Real brownouts are frequently much smaller:
- transient dips,
- sequencing instability,
- localised rail collapse,
- fast load spikes,
- or temporary regulator saturation.
Some last only microseconds.
Yet those brief events can:
- corrupt transactions,
- destabilize clocks,
- violate timing assumptions,
- or trigger undefined peripheral behaviour before the processor itself resets.
In distributed systems, different rails react differently to the same event.
One subsystem may recover immediately. Another may partially reset. Another may remain electrically unstable without fully rebooting.
This creates inconsistent system behaviour that looks like firmware instability while actually originating from power integrity.
This is why rail visibility and sequencing observability become essential during reset analysis.

Watchdogs Should Explain What Timed Out
Many systems implement watchdogs as binary recovery tools:
- system alive,
- or system dead.
But watchdog architecture becomes far more useful when paired with subsystem observability.
Instead of simply resetting the processor, the system should preserve:
- which subsystem stopped responding,
- which task failed heartbeat validation,
- whether storage or communication was active,
- and what operating mode existed before timeout.
Otherwise the watchdog only tells engineers:
“Something failed eventually.”
That is rarely enough.
A well-designed watchdog system narrows the problem space immediately.
This is especially important in systems containing:
- asynchronous peripherals,
- distributed processors,
- external sensors,
- and multiple timing domains.
Because not all watchdog failures originate in the processor itself.
Sometimes the processor is merely the victim of another subsystem failing first.

Reset Recovery Must Be Deterministic
A reset event is only half the problem.
Recovery behaviour matters equally.
Many systems recover inconsistently because startup assumptions are invalid after partial subsystem resets.
For example:
- retained peripherals may still hold interrupts,
- buses may remain busy,
- sensors may require stabilisation delays,
- or external domains may not have fully collapsed.
Now recovery timing changes depending on the previous failure mode.
At Hoomanely, we learned that deterministic recovery requires:
- explicit startup sequencing,
- rail validation before initialisation,
- subsystem acknowledgement,
- timeout-aware bring-up,
- and controlled dependency ordering.
Otherwise, resets simply hide instability temporarily before the next failure occurs.

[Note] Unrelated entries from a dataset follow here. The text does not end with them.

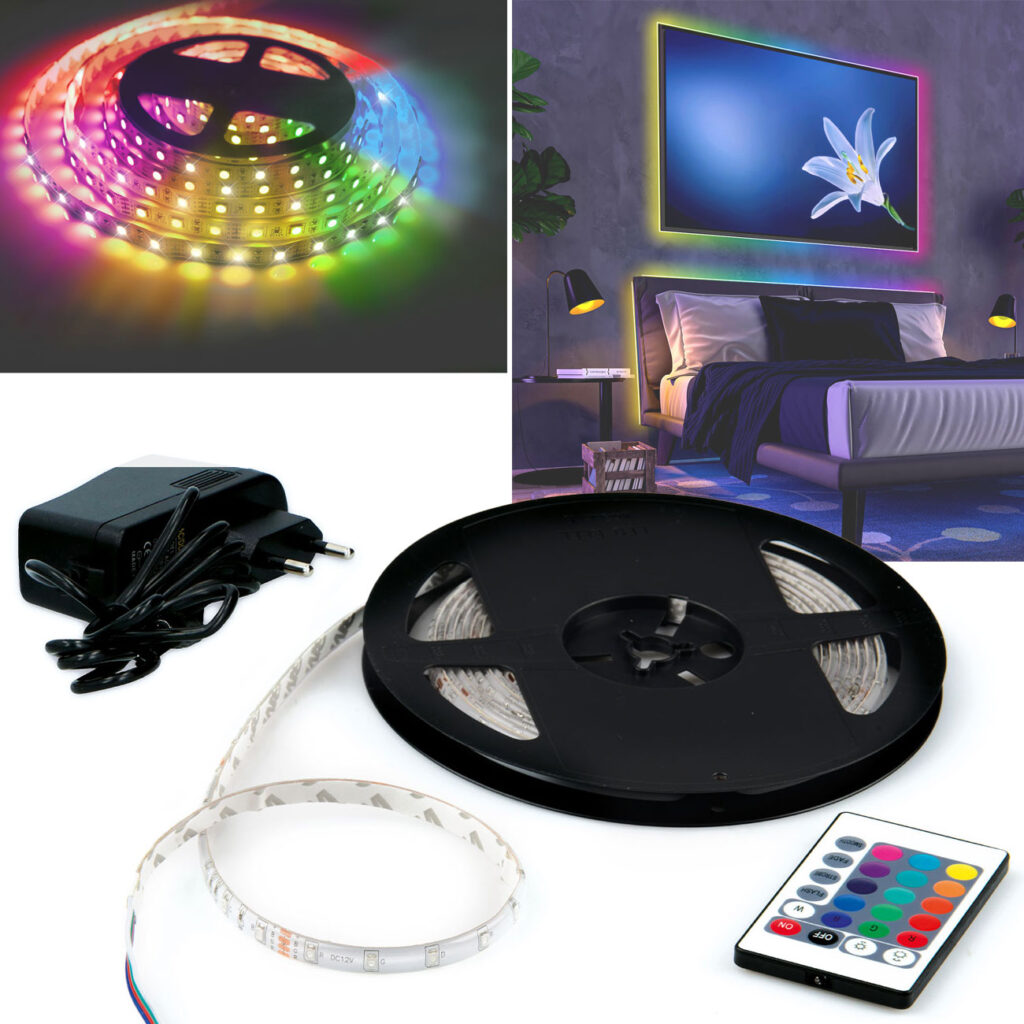 2er-Set LED-Streifen, 3m, RGB, inkl. Fernbedinug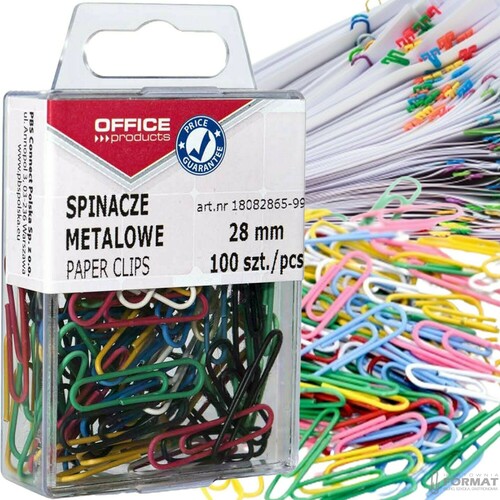 SPINACZE BIUROWE OFFICE KOLOROWE 100szt DO SPINANIA KARTEK 1
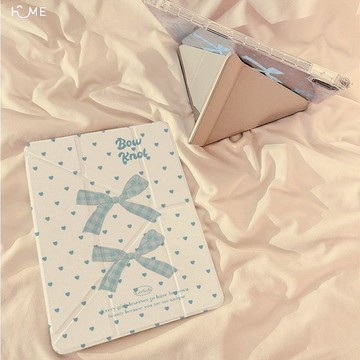 藍色蝴蝶結air7/6/5保護套蘋果ipad10平板殼Y折ipad11寸9/8代防彎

Designing Systems That Explain Themselves
The deeper lesson is this:
Reliable systems are not defined by the absence of resets.
They are defined by how clearly they explain reset events.
In complex embedded devices, failures will eventually occur:
- power instability,
- unexpected timing interactions,
- environmental variation,
- asynchronous wake behaviour,
- subsystem faults.
The question is whether the system preserves enough context to make those failures diagnosable.
At Hoomanely, we increasingly design observability directly into the hardware architecture itself.
Not as an afterthought.
Not as a debug-only feature.
But as part of the system contract.
Because modern embedded systems are too distributed, too asynchronous, and too timing-sensitive to rely entirely on post-failure software logging.
The hardware itself must participate in explaining what happened.

Final Thoughts
Reset architecture is often treated as simple infrastructure.
In reality, it is one of the most important observability systems inside an embedded product.
A reset event represents:
- power behaviour,
- subsystem coordination,
- timing integrity,
- sequencing correctness,
- and architectural maturity.
When reset visibility is weak, engineers spend days reproducing failures.
When reset visibility is strong, failures become diagnosable almost immediately.
The difference is not luck.
It is whether the system was intentionally designed to preserve context during failure.
Because in modern embedded systems, the hardest bugs are rarely the ones that crash permanently.
They are the ones that recover before anyone understands why they happened.